◆ **EXTRACTED TEXT**:
START

Because of the release of the Uriah Heep debut june 1970 is looked upon as the foundation date of the Hard Rock legend. This moment dates back now exactly 50 years. MAS takes that as a cause for a thoroughly look on one of the foundation fathers of Hard Rock. In this issue we will have not only an interview with Mick Box, the only foundation member being with the band until today. Moreover we have asked Ken Hensley for a talk, as someone who has formed the ways of the band in the first decade in a deciding way, in that decade that has seen the release of all the albums of the band that today are called classics.
And beginning in the next month we will have month by month reviews to all the Heep records which haven’t been reviewed in musikansich.de yet.
Norbert has caught Ken Hensley in his adopted home in Spain and has asked him mainly the same questions like Mick Box before.
You can read the interview with Ken Hensley auch in german translation too.
MAS: Hi Ken!
Ken Hensley: Hi Norbert!
MAS: June 1970 `Very ‘eavy, very ‘umble´ was released. So this year is the 50th anniversary of Uriah Heep. I’m a fan since 1976. So I heard and read a lot of things about the band in the last nearly 45 years. I want to seize the chance of the anniversary to verify the truth of a few legends I heard.
Ken Hensley: Okay!
|The debut of Uriah Heep in 1970|
MAS: The first thing I heard. A band called Spice entered the Lansdowne Studios to record just a few demos. Then one day Gery Bron entered the studio with a record contract in the hand and surprised the band by the announcement: “We won’t record demos. Here’s the contract for your first album.” Truth?

END

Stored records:
START

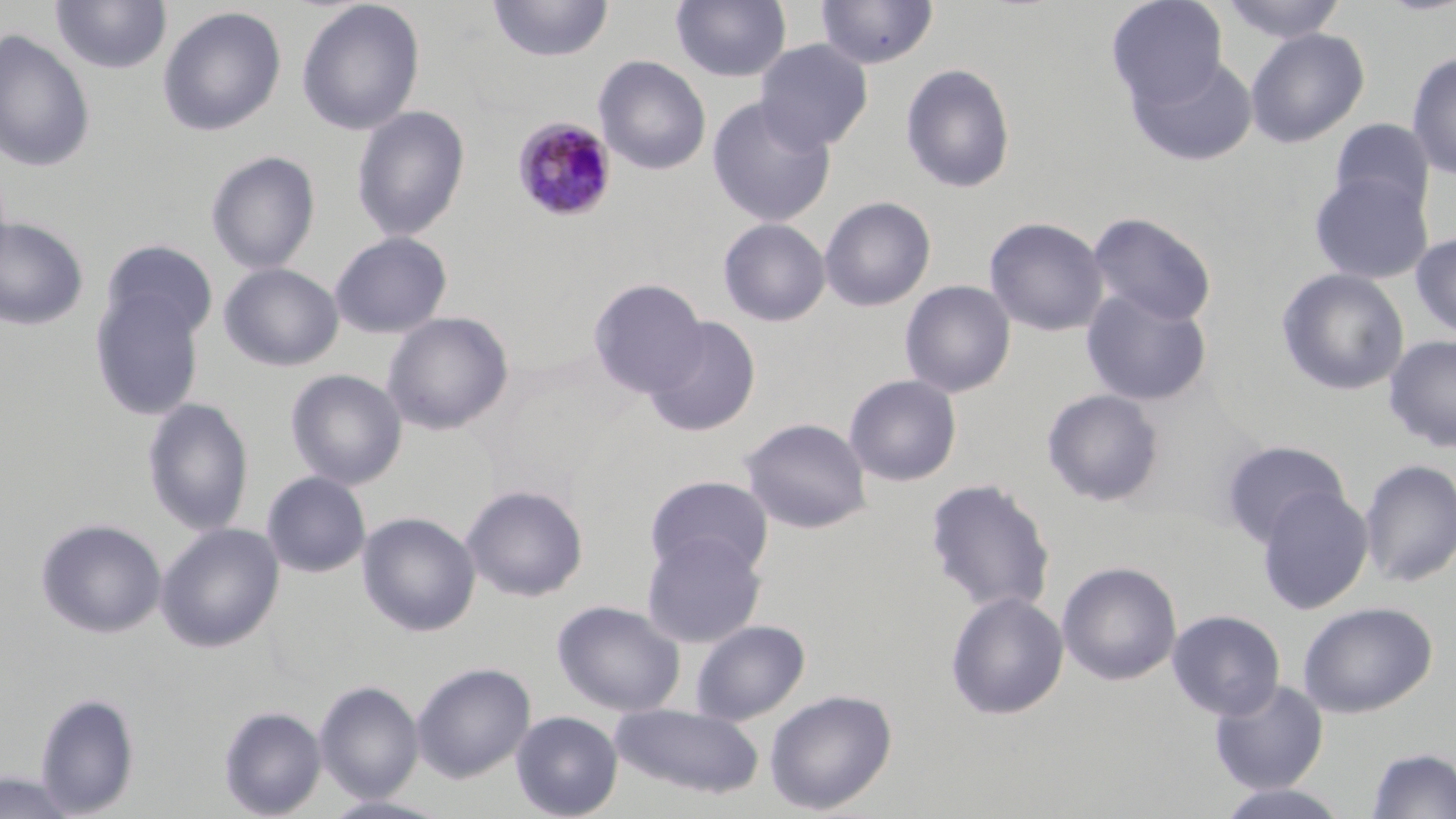

{
  "slide_level_diagnosis": "Plasmodium malariae",
  "magnification": "1000x",
  "field_of_view": "one of a larger specimen",
  "plasmodium_malariae_infected_red_blood_cell_locations": "approximate bounding boxes as named x1/y1/x2/y2 corners in pixels: (x1=512, y1=116, x2=618, y2=223)",
  "uninfected_red_blood_cell_locations": "approximate bounding boxes as named x1/y1/x2/y2 corners in pixels: (x1=488, y1=0, x2=613, y2=62), (x1=814, y1=0, x2=938, y2=70), (x1=1106, y1=0, x2=1229, y2=109), (x1=50, y1=1, x2=172, y2=75), (x1=296, y1=1, x2=425, y2=135), (x1=671, y1=1, x2=792, y2=82), (x1=1221, y1=1, x2=1347, y2=44), (x1=157, y1=6, x2=287, y2=137), (x1=1245, y1=27, x2=1369, y2=148), (x1=0, y1=28, x2=95, y2=174), (x1=755, y1=40, x2=873, y2=152), (x1=1407, y1=51, x2=1456, y2=179), (x1=1128, y1=53, x2=1258, y2=167), (x1=594, y1=55, x2=711, y2=175), (x1=900, y1=62, x2=1016, y2=194), (x1=707, y1=96, x2=836, y2=227), (x1=351, y1=105, x2=470, y2=242), (x1=1329, y1=118, x2=1436, y2=218), (x1=205, y1=150, x2=320, y2=274), (x1=1309, y1=172, x2=1433, y2=284), (x1=819, y1=196, x2=936, y2=310), (x1=1087, y1=212, x2=1217, y2=326), (x1=0, y1=217, x2=89, y2=331), (x1=984, y1=217, x2=1109, y2=336), (x1=718, y1=218, x2=830, y2=327), (x1=329, y1=231, x2=452, y2=339), (x1=1410, y1=232, x2=1456, y2=340), (x1=101, y1=240, x2=218, y2=344), (x1=219, y1=263, x2=343, y2=372), (x1=1276, y1=268, x2=1410, y2=396), (x1=588, y1=278, x2=708, y2=398), (x1=899, y1=280, x2=1016, y2=398), (x1=90, y1=288, x2=206, y2=421), (x1=1081, y1=289, x2=1212, y2=407), (x1=382, y1=311, x2=514, y2=435), (x1=645, y1=316, x2=761, y2=437), (x1=1384, y1=335, x2=1456, y2=452), (x1=286, y1=369, x2=407, y2=490), (x1=844, y1=374, x2=962, y2=487), (x1=1042, y1=389, x2=1165, y2=507), (x1=142, y1=397, x2=255, y2=536), (x1=739, y1=417, x2=872, y2=534), (x1=1220, y1=439, x2=1350, y2=547), (x1=1359, y1=459, x2=1456, y2=587), (x1=261, y1=471, x2=371, y2=578), (x1=645, y1=475, x2=774, y2=579), (x1=925, y1=478, x2=1056, y2=615), (x1=461, y1=484, x2=588, y2=602), (x1=1256, y1=486, x2=1374, y2=615), (x1=357, y1=512, x2=481, y2=636), (x1=36, y1=518, x2=167, y2=639), (x1=155, y1=522, x2=285, y2=653), (x1=641, y1=531, x2=766, y2=648), (x1=1057, y1=561, x2=1182, y2=686), (x1=945, y1=591, x2=1069, y2=720), (x1=552, y1=599, x2=686, y2=717), (x1=1297, y1=601, x2=1438, y2=718), (x1=1167, y1=609, x2=1285, y2=720), (x1=691, y1=619, x2=810, y2=725), (x1=412, y1=662, x2=536, y2=782), (x1=1208, y1=678, x2=1329, y2=794), (x1=314, y1=680, x2=424, y2=803), (x1=765, y1=689, x2=898, y2=815), (x1=34, y1=692, x2=140, y2=816), (x1=609, y1=703, x2=765, y2=800), (x1=219, y1=706, x2=326, y2=818), (x1=511, y1=710, x2=623, y2=819), (x1=1364, y1=747, x2=1456, y2=818), (x1=0, y1=771, x2=80, y2=818), (x1=1213, y1=783, x2=1352, y2=819), (x1=319, y1=794, x2=453, y2=819)",
  "preparation": "thin blood film",
  "image_size": "1456×819 pixels",
  "stain": "May-Grünwald-Giemsa",
  "modality": "light microscopy"
}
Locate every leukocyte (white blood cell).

END

◆ **AIM OF THE TASK**:
Copy out the entire Uriah Heep interview text, word for word.

◆ **OUTPUT OF THE EXERCISE**:
Because of the release of the Uriah Heep debut june 1970 is looked upon as the foundation date of the Hard Rock legend. This moment dates back now exactly 50 years. MAS takes that as a cause for a thoroughly look on one of the foundation fathers of Hard Rock. In this issue we will have not only an interview with Mick Box, the only foundation member being with the band until today. Moreover we have asked Ken Hensley for a talk, as someone who has formed the ways of the band in the first decade in a deciding way, in that decade that has seen the release of all the albums of the band that today are called classics.
And beginning in the next month we will have month by month reviews to all the Heep records which haven’t been reviewed in musikansich.de yet.
Norbert has caught Ken Hensley in his adopted home in Spain and has asked him mainly the same questions like Mick Box before.
You can read the interview with Ken Hensley auch in german translation too.
MAS: Hi Ken!
Ken Hensley: Hi Norbert!
MAS: June 1970 `Very ‘eavy, very ‘umble´ was released. So this year is the 50th anniversary of Uriah Heep. I’m a fan since 1976. So I heard and read a lot of things about the band in the last nearly 45 years. I want to seize the chance of the anniversary to verify the truth of a few legends I heard.
Ken Hensley: Okay!
|The debut of Uriah Heep in 1970|
MAS: The first thing I heard. A band called Spice entered the Lansdowne Studios to record just a few demos. Then one day Gery Bron entered the studio with a record contract in the hand and surprised the band by the announcement: “We won’t record demos. Here’s the contract for your first album.” Truth?